● **Written task**: Please carry on the lecture notes below on proving undecidability with a mapping reduction, starting right after the last sentence shown.

Theory of Computation
Smith Computer Science
Remember, we have to be able to deal with any input, but we don’t necessarily have to map them all to unique outputs.
This is why a mapping reduction is sometimes called a “many-one” reduction.
Let’s start by assuming that ∅ ∉ P (that is, it doesn’t exhibit the non-trivial property we care about).
Because we’re trying to prove undecidability, I claim that we can assume this WLOG.
Why? (otherwise, just work with the complement of P).
Let M1 be any TM such that L(M1) = ∅, so < M1 > ∉ MP.
Cool, so now we’ve got something we could map not-in-ATM words to.
Next let M2 be any TM such that L(M2) ∈ P, so < M1 > ∈ MP.
How do we know M2 exists?
Because P is nontrivial.

● **Provided information**:
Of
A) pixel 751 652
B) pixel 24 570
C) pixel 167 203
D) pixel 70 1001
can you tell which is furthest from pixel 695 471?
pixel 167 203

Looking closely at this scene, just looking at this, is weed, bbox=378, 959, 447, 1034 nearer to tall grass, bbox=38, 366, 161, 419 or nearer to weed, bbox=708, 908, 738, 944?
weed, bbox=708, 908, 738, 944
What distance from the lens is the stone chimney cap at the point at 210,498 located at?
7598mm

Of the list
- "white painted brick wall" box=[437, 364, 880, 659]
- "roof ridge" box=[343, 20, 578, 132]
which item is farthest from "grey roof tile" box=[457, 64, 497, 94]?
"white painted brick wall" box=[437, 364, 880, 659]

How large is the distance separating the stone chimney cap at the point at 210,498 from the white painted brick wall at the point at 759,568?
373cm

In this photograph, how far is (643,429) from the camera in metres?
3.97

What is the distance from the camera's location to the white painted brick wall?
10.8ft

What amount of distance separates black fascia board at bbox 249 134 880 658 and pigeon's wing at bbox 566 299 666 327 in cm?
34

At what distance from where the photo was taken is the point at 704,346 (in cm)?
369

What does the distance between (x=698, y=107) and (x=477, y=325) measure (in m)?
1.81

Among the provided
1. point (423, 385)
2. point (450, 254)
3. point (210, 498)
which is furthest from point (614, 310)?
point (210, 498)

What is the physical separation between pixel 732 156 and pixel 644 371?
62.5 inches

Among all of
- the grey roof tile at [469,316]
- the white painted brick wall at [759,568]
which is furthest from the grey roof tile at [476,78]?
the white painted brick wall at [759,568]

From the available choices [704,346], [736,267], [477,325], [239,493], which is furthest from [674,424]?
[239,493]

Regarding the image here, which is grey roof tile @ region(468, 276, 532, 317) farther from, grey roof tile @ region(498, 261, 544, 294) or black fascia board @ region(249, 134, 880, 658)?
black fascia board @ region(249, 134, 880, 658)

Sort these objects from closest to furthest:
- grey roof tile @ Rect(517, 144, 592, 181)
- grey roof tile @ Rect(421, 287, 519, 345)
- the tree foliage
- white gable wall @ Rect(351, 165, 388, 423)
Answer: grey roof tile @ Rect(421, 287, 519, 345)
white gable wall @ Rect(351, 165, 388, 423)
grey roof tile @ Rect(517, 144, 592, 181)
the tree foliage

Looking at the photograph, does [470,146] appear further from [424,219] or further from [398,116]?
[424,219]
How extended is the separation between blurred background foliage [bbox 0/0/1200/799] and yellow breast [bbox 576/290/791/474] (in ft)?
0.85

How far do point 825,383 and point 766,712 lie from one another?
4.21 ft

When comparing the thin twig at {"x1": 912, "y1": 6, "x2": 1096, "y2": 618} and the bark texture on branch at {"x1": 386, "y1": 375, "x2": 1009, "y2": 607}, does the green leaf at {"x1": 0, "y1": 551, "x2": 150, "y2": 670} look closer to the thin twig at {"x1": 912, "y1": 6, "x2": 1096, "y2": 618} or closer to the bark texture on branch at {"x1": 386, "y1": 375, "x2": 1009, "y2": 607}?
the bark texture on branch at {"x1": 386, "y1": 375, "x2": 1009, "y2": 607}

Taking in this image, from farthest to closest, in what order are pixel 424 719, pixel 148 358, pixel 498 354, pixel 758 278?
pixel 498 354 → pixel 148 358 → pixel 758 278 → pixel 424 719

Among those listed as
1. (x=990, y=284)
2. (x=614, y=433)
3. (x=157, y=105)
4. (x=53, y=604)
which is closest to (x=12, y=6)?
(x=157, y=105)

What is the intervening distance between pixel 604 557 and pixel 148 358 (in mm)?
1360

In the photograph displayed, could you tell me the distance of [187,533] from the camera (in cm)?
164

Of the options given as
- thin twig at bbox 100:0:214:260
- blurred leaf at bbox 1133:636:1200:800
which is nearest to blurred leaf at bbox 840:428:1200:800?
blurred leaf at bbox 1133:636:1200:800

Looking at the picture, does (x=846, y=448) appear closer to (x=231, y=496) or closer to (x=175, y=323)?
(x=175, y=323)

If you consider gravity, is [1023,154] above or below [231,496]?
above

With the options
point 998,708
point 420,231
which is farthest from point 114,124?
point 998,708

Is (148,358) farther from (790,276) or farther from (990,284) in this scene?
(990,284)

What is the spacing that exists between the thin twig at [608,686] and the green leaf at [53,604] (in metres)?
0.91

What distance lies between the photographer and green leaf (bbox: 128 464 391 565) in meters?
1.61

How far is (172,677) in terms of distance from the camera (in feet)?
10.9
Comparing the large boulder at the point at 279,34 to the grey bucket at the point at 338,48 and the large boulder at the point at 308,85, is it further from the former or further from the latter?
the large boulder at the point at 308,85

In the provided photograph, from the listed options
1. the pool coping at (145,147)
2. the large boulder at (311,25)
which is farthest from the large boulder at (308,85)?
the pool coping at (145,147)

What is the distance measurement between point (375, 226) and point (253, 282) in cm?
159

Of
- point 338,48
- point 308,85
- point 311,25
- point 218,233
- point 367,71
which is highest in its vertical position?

● **Task output**:
We have M1 not in P, M2 in P
Goal:
on any input x:
if \(x = < M,w >\) ∈ ATM, map to something in MP
otherwise, map to something not in MP (like M1)
Easy part: If x isn’t of the form \(< M,w >\) return something ∉ MP, like \(< M1>\).
Harder part: If x IS of the form \(< M,w >\) , we have two cases: if it’s in ATM, we want to map it to a machine in MP and if it’s NOT in ATM, we want to map it to something not in MP.
Time to get tricksy:
if x is of the form \(< M,w >\) , then return the following machine: \(< M^{\prime}_{M,w} >\)
\(< M^{\prime}_{M,w} >\) :
On any input y:
Run M on w. #(If stuck on a loop, this is M1!)
If M accepts w then run M2 on y ADWID
If M rejects w, REJECT.
If M accepts w, what is \(< M^{\prime}_{M,w} >\)’s language?
exactly the same as M2’s, which means this machine is in MP
(If M accepts w, then \(< M^{\prime}_{M,w} >\) is just the result of M2)
If M doesn’t accept w, what is its language?
the empty language, exactly like M1, which means NOT in MP
(If M doesn't accept w,\(< M^{\prime}_{M,w} >\) is just M1)
Therefore, ATM \( \leq_m\) MP using this process.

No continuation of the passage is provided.